Rollo and the Manet Corpse
Rollo and the Return of the Letter
English
Holding the sketch feels different from looking at a finished emblem.
The sheet is larger than the drawing. The drawing occupies only a small part of the page, and most of what is held in the hand is blank paper. That blankness matters. It is the space before commitment.
The mark does not yet belong to history. It has not entered a museum, a book, or the mouth of the post box. It remains suspended in a moment of possibility.
In this sense, the sketch is close to Rollo.
Not Rollo the conqueror, but Rollo as a figure crossing from one world into another. A person standing on a threshold, carrying something unnamed, uncertain what form it will take once released.
The page bends slightly in the hand. The drawing remains still.
It feels less like holding a symbol than holding a question.
A letter is never only the words written upon it. It is also the unwritten margin, the hesitation around the sentence, the space left for a reply.
The sketch possesses that same quality.
It does not declare:
Here is the glyph.
It asks:
Will this become the glyph?
And perhaps that uncertainty is the true beginning of correspondence.
Français
Tenir l'esquisse procure une sensation différente de celle d'un emblème achevé.
La feuille est plus grande que le dessin. Le dessin n'occupe qu'une petite partie de la page, tandis que le reste demeure vide. Ce vide est essentiel. C'est l'espace qui précède l'engagement.

• _INFORMATION SUPPLIED_:

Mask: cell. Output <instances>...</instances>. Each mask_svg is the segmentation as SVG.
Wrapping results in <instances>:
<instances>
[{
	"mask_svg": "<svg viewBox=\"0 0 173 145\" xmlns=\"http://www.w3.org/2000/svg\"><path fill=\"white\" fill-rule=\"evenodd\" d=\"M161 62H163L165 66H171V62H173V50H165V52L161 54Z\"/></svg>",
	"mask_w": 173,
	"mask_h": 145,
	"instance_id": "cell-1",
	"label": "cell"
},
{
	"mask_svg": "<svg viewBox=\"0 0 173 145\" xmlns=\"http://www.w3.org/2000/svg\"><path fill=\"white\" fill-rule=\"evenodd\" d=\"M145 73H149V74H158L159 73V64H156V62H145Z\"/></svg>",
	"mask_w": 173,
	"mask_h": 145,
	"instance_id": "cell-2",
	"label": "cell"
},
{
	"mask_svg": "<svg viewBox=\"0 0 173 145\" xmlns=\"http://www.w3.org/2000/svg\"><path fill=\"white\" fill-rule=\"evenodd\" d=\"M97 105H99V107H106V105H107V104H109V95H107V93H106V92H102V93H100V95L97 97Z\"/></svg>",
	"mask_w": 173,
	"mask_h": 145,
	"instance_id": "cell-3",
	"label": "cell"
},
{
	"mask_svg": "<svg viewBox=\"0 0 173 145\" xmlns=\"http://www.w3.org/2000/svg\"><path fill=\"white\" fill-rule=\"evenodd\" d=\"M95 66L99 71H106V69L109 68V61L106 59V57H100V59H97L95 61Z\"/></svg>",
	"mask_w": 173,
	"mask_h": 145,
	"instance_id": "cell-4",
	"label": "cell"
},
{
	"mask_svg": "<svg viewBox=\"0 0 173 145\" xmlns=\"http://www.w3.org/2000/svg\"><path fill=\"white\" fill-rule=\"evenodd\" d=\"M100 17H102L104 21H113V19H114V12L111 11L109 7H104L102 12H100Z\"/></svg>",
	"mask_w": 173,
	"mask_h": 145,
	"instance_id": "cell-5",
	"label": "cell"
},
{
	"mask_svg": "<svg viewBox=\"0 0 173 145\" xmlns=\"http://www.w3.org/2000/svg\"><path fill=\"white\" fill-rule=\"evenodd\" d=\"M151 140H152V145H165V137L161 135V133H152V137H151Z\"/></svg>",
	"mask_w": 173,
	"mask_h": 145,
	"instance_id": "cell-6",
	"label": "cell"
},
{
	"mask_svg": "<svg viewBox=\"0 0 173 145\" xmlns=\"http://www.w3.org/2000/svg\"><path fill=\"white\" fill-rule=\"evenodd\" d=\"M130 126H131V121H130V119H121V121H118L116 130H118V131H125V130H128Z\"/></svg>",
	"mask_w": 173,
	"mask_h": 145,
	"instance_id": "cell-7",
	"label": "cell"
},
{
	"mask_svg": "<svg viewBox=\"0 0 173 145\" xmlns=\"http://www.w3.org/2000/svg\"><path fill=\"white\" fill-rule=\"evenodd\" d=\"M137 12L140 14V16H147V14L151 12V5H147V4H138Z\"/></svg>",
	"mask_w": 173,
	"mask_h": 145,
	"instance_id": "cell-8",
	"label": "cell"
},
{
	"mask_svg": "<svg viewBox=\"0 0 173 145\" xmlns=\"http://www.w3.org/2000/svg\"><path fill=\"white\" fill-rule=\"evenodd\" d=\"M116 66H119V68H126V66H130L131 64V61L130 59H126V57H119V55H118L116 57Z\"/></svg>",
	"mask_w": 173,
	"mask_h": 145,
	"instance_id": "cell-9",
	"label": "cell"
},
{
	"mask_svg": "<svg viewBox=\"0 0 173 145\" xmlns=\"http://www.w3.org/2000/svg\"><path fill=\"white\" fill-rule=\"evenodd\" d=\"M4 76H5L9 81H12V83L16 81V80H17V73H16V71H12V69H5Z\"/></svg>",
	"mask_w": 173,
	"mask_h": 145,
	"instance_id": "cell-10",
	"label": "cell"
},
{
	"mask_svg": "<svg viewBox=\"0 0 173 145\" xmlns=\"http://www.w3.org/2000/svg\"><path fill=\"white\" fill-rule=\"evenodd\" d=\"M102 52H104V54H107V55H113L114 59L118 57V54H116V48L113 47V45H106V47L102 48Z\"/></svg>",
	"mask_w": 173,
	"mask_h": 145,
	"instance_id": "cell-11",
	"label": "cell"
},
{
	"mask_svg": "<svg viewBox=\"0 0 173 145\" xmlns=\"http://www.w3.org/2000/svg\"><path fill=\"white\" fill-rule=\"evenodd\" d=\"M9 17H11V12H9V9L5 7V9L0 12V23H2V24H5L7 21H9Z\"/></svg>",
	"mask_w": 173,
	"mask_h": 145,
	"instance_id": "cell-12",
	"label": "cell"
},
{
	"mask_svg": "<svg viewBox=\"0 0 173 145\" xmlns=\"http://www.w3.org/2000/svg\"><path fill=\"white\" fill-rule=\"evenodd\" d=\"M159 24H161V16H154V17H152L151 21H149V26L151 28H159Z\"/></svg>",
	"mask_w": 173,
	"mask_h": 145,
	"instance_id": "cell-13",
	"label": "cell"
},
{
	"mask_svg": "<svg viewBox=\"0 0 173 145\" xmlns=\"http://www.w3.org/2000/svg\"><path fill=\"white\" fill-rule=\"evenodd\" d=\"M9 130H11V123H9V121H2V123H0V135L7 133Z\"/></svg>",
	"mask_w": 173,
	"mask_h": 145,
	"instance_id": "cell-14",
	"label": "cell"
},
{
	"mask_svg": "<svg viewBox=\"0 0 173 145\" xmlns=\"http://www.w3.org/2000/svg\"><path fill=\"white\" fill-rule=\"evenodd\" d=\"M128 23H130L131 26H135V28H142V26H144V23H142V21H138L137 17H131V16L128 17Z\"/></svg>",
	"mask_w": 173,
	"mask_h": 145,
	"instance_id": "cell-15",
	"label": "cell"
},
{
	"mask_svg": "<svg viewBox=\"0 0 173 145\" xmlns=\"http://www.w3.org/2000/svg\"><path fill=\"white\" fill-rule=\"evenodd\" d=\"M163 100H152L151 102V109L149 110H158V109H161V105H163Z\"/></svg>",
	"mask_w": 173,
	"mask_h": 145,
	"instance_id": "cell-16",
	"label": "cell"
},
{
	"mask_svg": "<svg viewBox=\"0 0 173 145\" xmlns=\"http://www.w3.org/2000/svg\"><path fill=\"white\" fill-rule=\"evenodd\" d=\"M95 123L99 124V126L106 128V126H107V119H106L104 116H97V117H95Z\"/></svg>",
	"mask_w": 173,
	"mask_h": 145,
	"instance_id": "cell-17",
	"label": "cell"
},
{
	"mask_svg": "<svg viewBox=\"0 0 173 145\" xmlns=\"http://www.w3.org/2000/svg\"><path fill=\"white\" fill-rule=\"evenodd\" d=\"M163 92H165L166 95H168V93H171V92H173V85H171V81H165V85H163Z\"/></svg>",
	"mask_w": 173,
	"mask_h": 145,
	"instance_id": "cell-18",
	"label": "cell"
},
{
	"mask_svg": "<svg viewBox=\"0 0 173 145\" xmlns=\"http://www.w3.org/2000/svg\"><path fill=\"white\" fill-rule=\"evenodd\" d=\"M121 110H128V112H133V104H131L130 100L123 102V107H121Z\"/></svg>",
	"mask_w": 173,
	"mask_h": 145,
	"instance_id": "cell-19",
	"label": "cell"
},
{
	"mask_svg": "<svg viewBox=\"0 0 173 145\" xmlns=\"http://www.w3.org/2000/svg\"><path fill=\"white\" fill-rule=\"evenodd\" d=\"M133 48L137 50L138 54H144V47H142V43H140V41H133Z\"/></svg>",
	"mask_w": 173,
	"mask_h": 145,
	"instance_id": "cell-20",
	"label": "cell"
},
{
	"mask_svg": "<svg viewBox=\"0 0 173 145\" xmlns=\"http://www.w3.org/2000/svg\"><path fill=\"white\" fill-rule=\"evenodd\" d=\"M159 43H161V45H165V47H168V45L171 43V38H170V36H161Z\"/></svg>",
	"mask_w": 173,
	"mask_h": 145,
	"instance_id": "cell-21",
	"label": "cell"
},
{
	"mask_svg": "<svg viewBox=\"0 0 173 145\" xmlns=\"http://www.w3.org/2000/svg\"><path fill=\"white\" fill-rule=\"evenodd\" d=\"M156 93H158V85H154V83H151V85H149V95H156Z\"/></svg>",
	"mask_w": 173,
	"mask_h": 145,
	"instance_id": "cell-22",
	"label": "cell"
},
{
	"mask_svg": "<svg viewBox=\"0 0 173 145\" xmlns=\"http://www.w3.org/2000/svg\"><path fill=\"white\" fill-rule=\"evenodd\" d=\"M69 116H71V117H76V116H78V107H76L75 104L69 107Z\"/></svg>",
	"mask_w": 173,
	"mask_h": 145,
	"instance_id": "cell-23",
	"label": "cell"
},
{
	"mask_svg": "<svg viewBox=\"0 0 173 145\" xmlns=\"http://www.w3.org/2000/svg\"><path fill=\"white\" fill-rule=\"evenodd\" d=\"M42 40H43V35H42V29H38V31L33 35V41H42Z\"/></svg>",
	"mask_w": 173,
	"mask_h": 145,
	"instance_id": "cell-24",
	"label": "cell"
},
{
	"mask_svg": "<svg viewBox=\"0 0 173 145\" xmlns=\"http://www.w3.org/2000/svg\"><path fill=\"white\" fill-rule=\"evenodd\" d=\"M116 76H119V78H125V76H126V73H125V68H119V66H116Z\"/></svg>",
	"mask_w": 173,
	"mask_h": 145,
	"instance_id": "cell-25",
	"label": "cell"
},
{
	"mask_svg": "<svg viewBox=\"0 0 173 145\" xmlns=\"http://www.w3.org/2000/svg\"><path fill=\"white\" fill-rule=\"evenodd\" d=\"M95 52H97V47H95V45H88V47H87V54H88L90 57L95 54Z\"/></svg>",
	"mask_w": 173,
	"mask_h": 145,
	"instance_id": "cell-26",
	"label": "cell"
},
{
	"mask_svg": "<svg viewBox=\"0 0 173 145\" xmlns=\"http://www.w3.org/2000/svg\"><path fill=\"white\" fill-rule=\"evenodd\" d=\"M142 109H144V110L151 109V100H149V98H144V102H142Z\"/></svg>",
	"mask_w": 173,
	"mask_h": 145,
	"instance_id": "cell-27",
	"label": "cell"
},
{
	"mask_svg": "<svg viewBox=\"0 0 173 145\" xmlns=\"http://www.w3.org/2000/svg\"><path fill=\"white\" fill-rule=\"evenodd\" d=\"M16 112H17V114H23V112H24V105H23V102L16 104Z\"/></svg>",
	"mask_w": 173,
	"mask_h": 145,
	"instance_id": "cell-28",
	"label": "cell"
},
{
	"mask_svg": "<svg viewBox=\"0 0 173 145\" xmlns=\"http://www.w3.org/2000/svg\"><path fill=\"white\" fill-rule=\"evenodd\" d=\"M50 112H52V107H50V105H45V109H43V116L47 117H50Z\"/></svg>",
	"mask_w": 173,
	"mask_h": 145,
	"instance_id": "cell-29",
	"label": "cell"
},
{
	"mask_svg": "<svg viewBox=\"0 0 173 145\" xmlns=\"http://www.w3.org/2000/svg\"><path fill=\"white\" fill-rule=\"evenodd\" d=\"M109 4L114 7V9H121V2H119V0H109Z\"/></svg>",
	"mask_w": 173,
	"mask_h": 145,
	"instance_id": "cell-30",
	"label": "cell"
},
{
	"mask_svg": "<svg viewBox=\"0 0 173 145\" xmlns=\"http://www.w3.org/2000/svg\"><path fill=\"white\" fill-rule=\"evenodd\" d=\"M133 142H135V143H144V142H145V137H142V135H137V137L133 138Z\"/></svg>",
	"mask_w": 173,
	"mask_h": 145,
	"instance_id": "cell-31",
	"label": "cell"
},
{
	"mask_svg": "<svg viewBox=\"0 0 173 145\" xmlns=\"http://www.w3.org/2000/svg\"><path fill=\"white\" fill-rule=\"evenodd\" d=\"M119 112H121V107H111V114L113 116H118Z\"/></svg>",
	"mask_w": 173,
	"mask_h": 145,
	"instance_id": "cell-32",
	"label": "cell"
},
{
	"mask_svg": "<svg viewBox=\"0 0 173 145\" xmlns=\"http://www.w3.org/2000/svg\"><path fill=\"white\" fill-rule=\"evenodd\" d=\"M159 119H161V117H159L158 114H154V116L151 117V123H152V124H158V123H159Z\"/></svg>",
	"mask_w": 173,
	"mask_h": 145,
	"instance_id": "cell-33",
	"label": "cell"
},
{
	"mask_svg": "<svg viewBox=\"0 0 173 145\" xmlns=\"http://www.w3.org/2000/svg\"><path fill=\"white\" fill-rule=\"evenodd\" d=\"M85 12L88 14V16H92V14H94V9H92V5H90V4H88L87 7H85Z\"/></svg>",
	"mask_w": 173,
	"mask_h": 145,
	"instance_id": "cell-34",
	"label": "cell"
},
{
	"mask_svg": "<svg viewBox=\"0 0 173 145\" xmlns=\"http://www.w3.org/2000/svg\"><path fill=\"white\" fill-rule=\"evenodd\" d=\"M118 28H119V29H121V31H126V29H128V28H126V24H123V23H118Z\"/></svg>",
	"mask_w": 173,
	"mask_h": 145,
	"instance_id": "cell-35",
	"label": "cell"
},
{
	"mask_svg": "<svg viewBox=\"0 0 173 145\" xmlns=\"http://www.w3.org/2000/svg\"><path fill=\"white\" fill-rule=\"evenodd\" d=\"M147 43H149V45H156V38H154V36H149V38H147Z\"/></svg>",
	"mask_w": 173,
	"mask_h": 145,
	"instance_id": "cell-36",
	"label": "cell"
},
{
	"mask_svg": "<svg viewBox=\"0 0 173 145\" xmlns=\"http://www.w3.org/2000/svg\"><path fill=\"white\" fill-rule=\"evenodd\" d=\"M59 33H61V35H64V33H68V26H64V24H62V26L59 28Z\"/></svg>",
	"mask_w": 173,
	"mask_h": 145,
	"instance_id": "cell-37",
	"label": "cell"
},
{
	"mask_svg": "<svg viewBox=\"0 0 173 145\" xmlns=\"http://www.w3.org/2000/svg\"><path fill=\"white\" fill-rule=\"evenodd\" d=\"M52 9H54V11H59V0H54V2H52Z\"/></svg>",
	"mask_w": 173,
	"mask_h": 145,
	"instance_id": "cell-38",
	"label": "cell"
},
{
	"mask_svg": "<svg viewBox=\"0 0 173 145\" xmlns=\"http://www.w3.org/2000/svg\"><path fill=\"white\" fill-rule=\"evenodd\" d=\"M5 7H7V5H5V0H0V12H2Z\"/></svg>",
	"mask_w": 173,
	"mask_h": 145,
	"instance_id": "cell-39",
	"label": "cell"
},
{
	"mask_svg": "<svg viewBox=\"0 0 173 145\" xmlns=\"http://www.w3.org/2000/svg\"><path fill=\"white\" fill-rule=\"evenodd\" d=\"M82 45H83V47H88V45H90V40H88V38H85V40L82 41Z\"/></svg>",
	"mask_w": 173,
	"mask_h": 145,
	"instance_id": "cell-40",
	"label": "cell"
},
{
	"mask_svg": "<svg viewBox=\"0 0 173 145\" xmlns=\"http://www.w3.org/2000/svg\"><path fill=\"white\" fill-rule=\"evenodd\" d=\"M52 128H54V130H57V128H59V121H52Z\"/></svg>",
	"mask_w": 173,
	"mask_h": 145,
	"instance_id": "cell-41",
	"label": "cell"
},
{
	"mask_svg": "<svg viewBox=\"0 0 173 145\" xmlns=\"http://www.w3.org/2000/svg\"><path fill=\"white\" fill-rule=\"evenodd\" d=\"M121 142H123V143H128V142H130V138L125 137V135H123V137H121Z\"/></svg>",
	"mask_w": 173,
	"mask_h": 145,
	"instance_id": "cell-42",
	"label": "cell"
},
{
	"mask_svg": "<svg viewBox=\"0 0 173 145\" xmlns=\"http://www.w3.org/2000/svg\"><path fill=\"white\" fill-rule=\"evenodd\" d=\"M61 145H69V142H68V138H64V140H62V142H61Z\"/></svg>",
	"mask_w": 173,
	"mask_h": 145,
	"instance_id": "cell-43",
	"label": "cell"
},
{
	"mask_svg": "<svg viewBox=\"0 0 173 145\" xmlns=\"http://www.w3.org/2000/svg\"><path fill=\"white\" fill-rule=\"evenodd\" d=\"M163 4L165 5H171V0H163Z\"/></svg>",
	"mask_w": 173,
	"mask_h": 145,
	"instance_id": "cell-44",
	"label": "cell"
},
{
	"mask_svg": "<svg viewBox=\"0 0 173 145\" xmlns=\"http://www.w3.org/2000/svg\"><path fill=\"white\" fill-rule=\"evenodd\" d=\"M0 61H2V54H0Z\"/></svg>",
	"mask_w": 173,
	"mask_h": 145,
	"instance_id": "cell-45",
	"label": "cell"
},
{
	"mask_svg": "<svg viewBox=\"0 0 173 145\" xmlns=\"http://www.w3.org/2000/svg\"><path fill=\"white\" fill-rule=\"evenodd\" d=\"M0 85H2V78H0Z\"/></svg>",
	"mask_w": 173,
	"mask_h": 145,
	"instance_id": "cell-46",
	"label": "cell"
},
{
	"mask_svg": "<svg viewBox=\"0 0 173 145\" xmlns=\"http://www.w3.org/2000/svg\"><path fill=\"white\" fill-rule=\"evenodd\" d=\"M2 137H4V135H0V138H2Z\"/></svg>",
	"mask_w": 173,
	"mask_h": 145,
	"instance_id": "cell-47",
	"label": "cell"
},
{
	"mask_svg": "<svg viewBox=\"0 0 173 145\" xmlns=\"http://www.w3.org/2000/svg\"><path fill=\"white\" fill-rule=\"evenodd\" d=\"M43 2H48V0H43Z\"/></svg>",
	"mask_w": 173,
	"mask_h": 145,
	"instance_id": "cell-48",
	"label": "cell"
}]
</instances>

• _WHAT TO DO_:
• A. In the English part of the essay on the sketch, what three places has the mark not yet entered?
• B. According to the English part of the essay on the sketch, what is the blank paper on the page?
• C. Please reproduce the stretch of the essay on the sketch from "Not Rollo the" through "drawing remains still.".
Answer from the essay on the sketch alone, not from the listing.

• _ANSWERS TO THE EXERCISE_:
• A. A museum, a book, and the mouth of the post box.

• B. It is the space before commitment.

• C.
Not Rollo the conqueror, but Rollo as a figure crossing from one world into another. A person standing on a threshold, carrying something unnamed, uncertain what form it will take once released.
The page bends slightly in the hand. The drawing remains still.